Out of the corner of my eye I saw the tip of Lydia's ear. It looked like it had been skinned as I look closer her hair was matted down with blood. In that split second Lydia's last 15 minutes flashed before me and my stomach propelled out of my body and into an unseen pit of panic, instantly I remembered, Lydia likes ketchup. It has become evident that Lydia likes ketchup. She will lick it off a french fry or nugget and leave the ketchup holder on her plate. Just a little earlier I was trying to entice her to eat meat since she is seemingly too young to make choices on behalf of animal rights or diet, I am encouraging her to consume any protein. This time it was in the form of an Applegate organic nugget. I had squirted ketchup on her plate and as previously mentioned she ate the ketchup (more like splattered the ketchup) and left the meat. The skinned ear was a thin layer of Heinz and the matted hair was perhaps more of a future punk rock revolt with ketchup. In a period of a millisecond all of these things things flash and the result was tears. My face simply sweetly released what my head had processed, it was not a broken headed toddler before me but a messy one.
Everyday there is a new thing. It is such a fun time in human development. Everything is amazing. You can ask her what sound a dog, snake or lion makes and she will appropriately bark, hiss or roar. She can come when you ask her, grab something you ask her to grab, and take things from place to place on command. Lydia can say many words: Mama (me), Dada(eliot), Papa (grandpa), Tata (grandma), bye-bye, agua, and donde esta. The other night she amazed us with her ability to say: apple.
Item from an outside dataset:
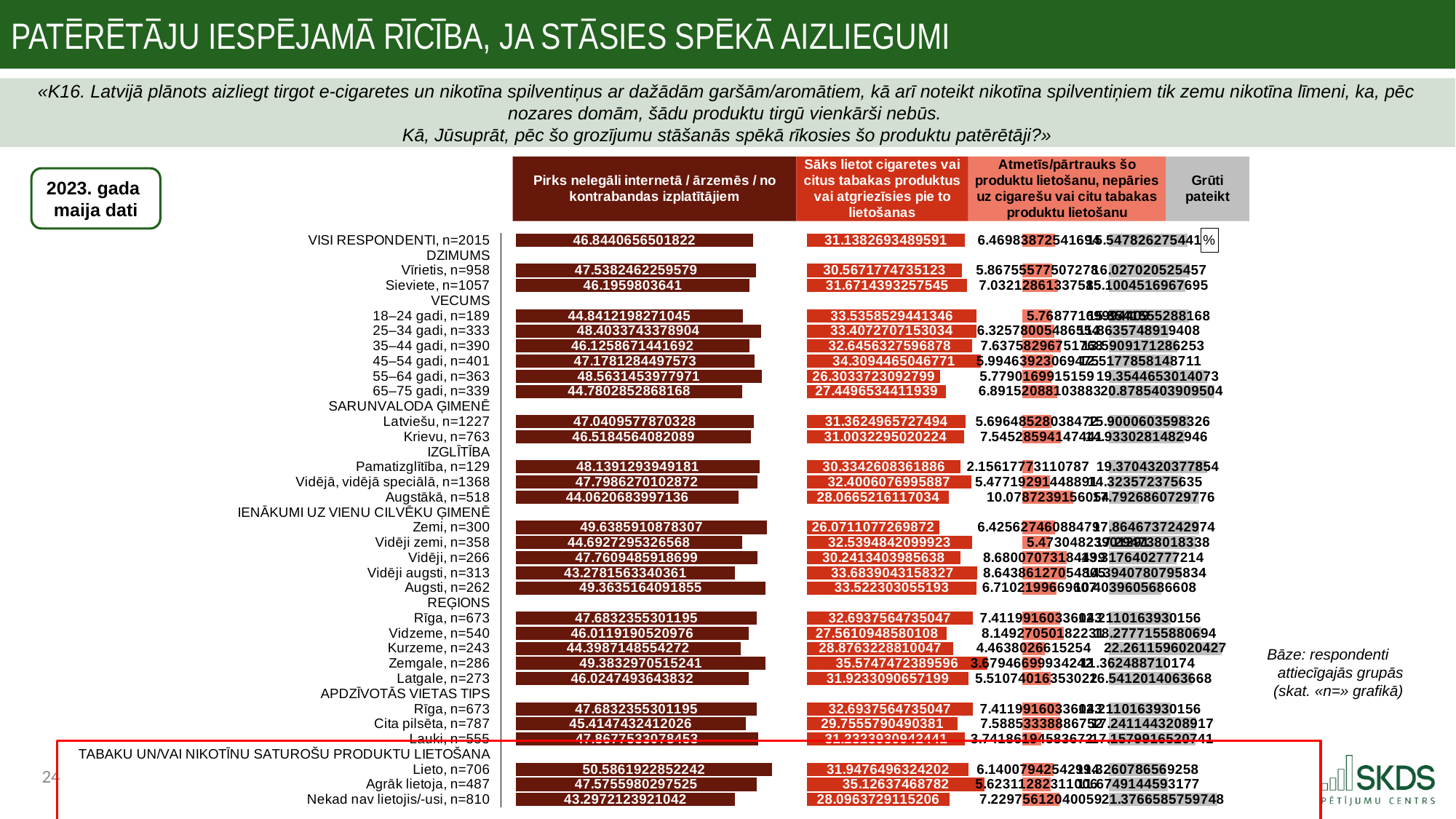
Which category has the highest value in the series "Pirks nelegāli internetā / ārzemēs / no kontrabandas izplatītājiem"? Lieto, n=706 What is the label of the last (grey) series in the chart? Grūti pateikt What is the value for "VISI RESPONDENTI, n=2015" in the series "Sāks lietot cigaretes vai citus tabakas produktus vai atgriezīsies pie to lietošanas"? 31.1382693489591 What kind of chart is shown on the slide? bar chart What is the value for "VISI RESPONDENTI, n=2015" in the series "Pirks nelegāli internetā / ārzemēs / no kontrabandas izplatītājiem"? 46.8440656501822 What is the value for "Zemi, n=300" in the series "Pirks nelegāli internetā / ārzemēs / no kontrabandas izplatītājiem"? 49.6385910878307 What is the value for "Zemgale, n=286" in the series "Sāks lietot cigaretes vai citus tabakas produktus vai atgriezīsies pie to lietošanas"? 35.5747472389596 What is the value for "Lieto, n=706" in the series "Pirks nelegāli internetā / ārzemēs / no kontrabandas izplatītājiem"? 50.5861922852242 What is the value for "Nekad nav lietojis/-usi, n=810" in the series "Sāks lietot cigaretes vai citus tabakas produktus vai atgriezīsies pie to lietošanas"? 28.0963729115206 How many series does the chart show (as listed in the column headers)? 4 In the series "Sāks lietot cigaretes vai citus tabakas produktus vai atgriezīsies pie to lietošanas", which is larger: "55–64 gadi, n=363" or "45–54 gadi, n=401"? 45–54 gadi, n=401 In the series "Pirks nelegāli internetā / ārzemēs / no kontrabandas izplatītājiem", which is larger: "Vīrietis, n=958" or "Sieviete, n=1057"? Vīrietis, n=958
Over the long weekend we went to the Magic Kingdom. We had eagerly been waiting to take Lydia and the Abuelos to see the happiest place on earth. While it was certainly the wettest place on earth, I couldn't help but think of the last time I had gone. It was about 8 years ago, perhaps in a slightly more introspective time in life. I remember thinking the magic had been sucked out of the kingdom. That everything looked used. Eight years later with two healthy parents, a loving husband and a blessing of a daughter, I walked off the monorail into a true land of joy. The childlike amazement of Disney World had returned. Every detail from decorated pumpkin Mickeys' to the glimmering Cinderella castle reminded me of so many treasured memories of family vacations and the joy that my own mother always has had for the world that Disney created. There was nothing more magical or heartfelt than watching Lydia laugh at the Country Bear Jamboree, smack Donald Duck on the bill and attempt to consume every iota of "It's a Small World."
At the risk of being overly sentimental my mom loves "It's a Small World" I think because for her it was a symbol of even though she had left her own mother behind in her country that the world was small and her mom not too far. It also conjures up the idea that people at heart were good, and that someday there would be a magical world where everyone could be together. My mom shed a tear watching Lydia and thinking back to her first ride with me on that very ferry boat 35 years ago. In that tender moment, I saw in front of us a Muslim mother with a hijab riding with her own daughter who was about 4 years old. As the ferry turned into the middle eastern part of the world with little girls dancing with head coverings, I shed a tear. I thought about how that little girl has such few images in popular culture of joyful Muslim women. It was in that very moment, that it really was "a small world" and that as a collective we could share in a world of laughter and a world of cheer with our daughters together. Nothing else mattered.